# TEXT:
○ ○ ○
Welcome, great life story.


----------



## yeatzee (Jan 5, 2010)

Fire away any questions you got


----------



## Katnapper (Jan 5, 2010)

Hello David, and welcome to the forum...



great to have you here!  Loved your story and I think you are doing the best thing possible... doing your homework/research before acquiring some soon-to-be lucky mantids. Browsing through past forum threads or doing forum searches for specific questions or items of interest is your best tool for learning lots before learning from experience. Being prepared makes all the difference too. Best of luck to you in your new hobby, and I look forward to seeing you around on the boards!


----------



## revmdn (Jan 5, 2010)

Welcome. I'm in Wallingford Pa, and my gf grew up in Morrisville.


----------



## Mantibama (Jan 5, 2010)

Great introduction and very nice to meet you David. Enjoy the community!


----------



## Rick (Jan 6, 2010)

Welcome. Great story.


----------



## ismart (Jan 6, 2010)

Welcome to the forum!


----------



## kamakiri (Jan 6, 2010)

Welcome! Sounds like you'll fit right in!


----------



## PhilinYuma (Jan 6, 2010)

Welcome from Yuma!

You are giving yourself a great start by establishing yr setup and learning the basics before getting any mantids.


----------



## khabirun (Jan 6, 2010)

Welcome David, great introduction.


----------



## JohnCon (Jan 6, 2010)

Good Luck only wanting one! After reading this forum regularly your gonna want a bunch.


----------



## planetq (Jan 7, 2010)

Welcome to the forum-

Great story!


----------



## Eoullis (Jan 7, 2010)

Thanks for the warm welcome gang. I will have questions soon. I'm trying to answer the majority of them myself by reading the posts. So when I do have a question hopefully it will be one that hasn't been asked.

Joe Cap..yer not that far from me when do I get an invite to come over for dinner..lol.


----------



## ZoeRipper (Jan 7, 2010)

Welcome!

Sorry for the late reply, just got my internet back lol.

Very nice introduction, and I gotta say I agree, good luck only wanting one!


----------



## Eoullis (Jan 7, 2010)

ZoeRipper said:


> Welcome!Sorry for the late reply, just got my internet back lol.
> 
> Very nice introduction, and I gotta say I agree, good luck only wanting one!
○ ○ ○
# PARTS OF THE EXERCISE:
A: In the welcome thread, where does revmdn say they are located?
B: Count the lines of the records that contain the string "bbox", matching case exactly, and give only the number.
○ ○ ○
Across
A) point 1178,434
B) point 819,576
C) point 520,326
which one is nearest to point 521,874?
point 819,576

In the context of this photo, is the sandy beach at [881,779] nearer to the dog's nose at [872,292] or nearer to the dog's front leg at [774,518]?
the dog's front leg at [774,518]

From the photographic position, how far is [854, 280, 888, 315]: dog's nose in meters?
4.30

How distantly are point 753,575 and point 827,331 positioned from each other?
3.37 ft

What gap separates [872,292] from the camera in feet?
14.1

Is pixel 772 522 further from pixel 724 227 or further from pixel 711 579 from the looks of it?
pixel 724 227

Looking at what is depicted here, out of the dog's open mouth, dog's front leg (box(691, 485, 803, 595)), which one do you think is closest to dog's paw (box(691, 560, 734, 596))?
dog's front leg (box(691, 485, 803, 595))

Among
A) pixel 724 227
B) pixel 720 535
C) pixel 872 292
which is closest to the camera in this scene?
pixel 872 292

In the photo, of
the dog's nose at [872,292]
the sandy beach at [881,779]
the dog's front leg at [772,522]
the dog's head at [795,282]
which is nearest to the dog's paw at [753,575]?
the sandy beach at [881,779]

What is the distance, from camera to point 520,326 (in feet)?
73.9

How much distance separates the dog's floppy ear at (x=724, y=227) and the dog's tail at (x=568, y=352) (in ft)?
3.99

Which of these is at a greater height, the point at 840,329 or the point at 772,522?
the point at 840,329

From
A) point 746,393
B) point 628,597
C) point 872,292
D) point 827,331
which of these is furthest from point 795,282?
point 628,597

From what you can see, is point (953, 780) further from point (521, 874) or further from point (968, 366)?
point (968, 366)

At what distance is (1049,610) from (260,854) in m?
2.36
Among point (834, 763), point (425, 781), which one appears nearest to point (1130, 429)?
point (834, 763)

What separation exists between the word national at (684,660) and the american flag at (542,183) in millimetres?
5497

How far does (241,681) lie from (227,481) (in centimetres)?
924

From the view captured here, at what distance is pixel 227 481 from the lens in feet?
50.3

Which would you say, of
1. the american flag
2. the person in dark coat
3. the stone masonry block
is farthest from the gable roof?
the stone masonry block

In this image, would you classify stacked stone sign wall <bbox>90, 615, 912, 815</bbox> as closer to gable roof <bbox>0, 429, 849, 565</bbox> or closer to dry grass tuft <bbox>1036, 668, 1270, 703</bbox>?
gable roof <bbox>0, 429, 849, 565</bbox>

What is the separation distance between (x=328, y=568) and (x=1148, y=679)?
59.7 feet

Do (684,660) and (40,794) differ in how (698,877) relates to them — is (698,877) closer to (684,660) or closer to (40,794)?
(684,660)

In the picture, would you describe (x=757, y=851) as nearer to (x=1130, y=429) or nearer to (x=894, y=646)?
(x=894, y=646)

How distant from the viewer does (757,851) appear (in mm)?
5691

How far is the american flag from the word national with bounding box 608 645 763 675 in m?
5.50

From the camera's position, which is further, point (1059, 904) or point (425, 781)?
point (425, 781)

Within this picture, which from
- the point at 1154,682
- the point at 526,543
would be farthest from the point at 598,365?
○ ○ ○
# RESPONSES PER TASK:
A: Wallingford, Pa.

B: 2